**What the task asks:** Copy every one of the records below word for word, leaving the pictures out of your answer.

[Stored dataset items]
-*-*-

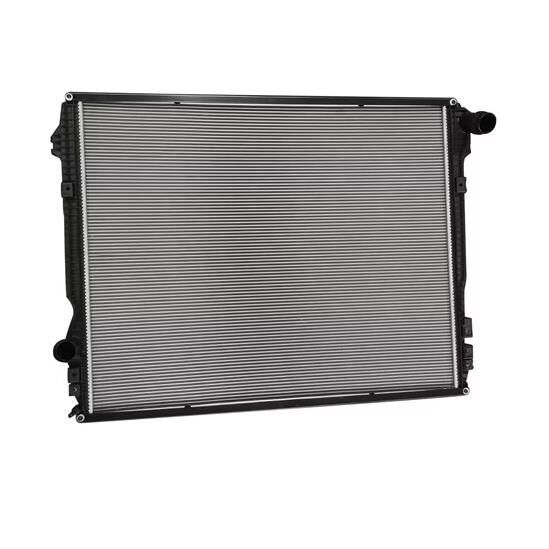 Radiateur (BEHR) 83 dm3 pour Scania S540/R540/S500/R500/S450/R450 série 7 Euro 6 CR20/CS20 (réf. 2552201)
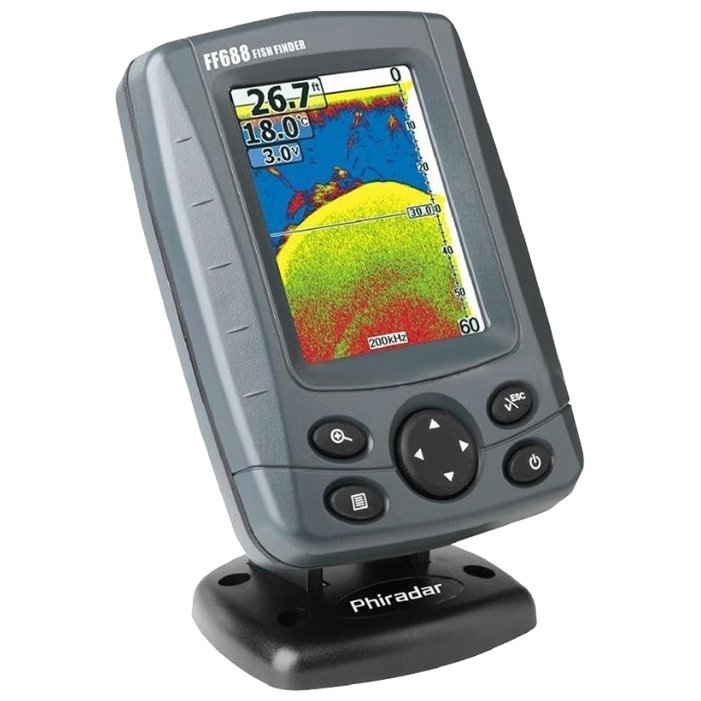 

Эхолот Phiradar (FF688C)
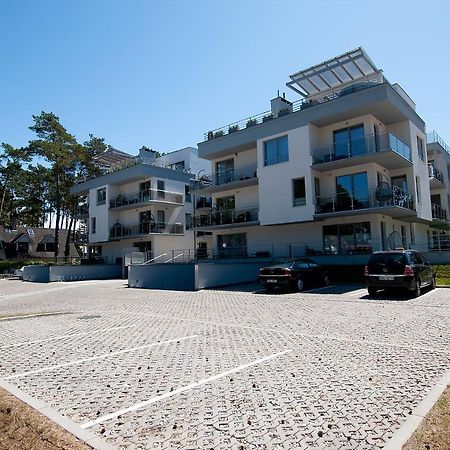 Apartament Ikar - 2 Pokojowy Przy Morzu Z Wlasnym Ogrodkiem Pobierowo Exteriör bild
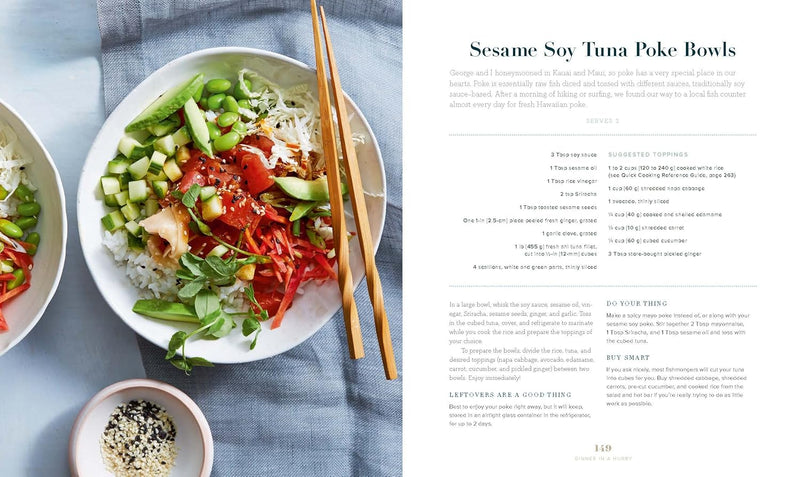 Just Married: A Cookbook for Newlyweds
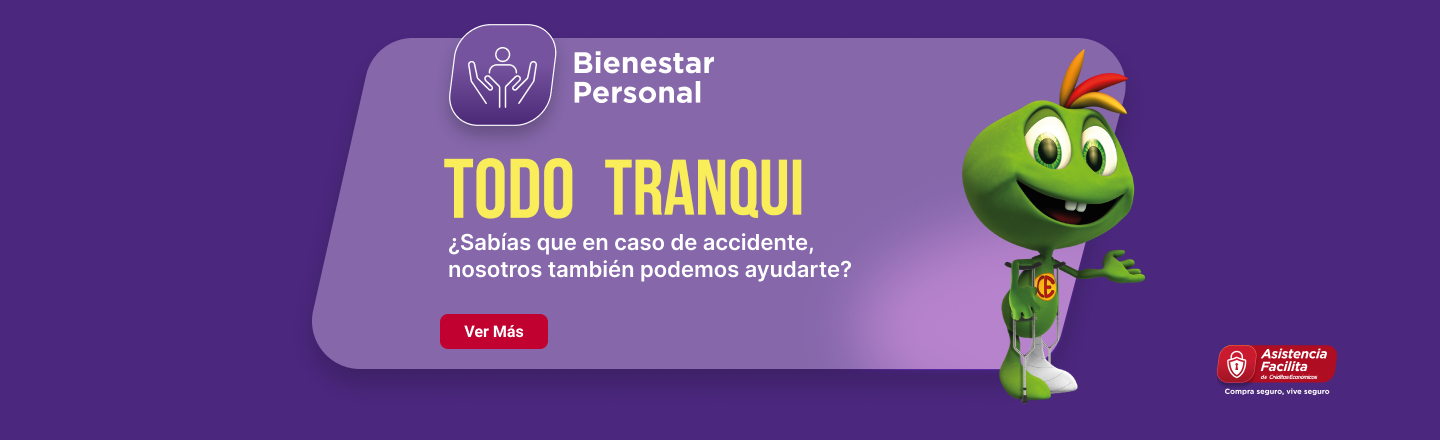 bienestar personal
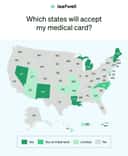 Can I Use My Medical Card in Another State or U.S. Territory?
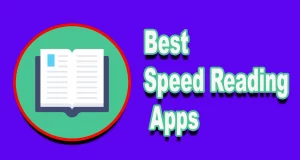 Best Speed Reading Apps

-*-*-

**Written solution:**
 Radiateur (BEHR) 83 dm3 pour Scania S540/R540/S500/R500/S450/R450 série 7 Euro 6 CR20/CS20 (réf. 2552201)

Эхолот Phiradar (FF688C)
 Apartament Ikar - 2 Pokojowy Przy Morzu Z Wlasnym Ogrodkiem Pobierowo Exteriör bild
 Just Married: A Cookbook for Newlyweds
 bienestar personal
 Can I Use My Medical Card in Another State or U.S. Territory?
 Best Speed Reading Apps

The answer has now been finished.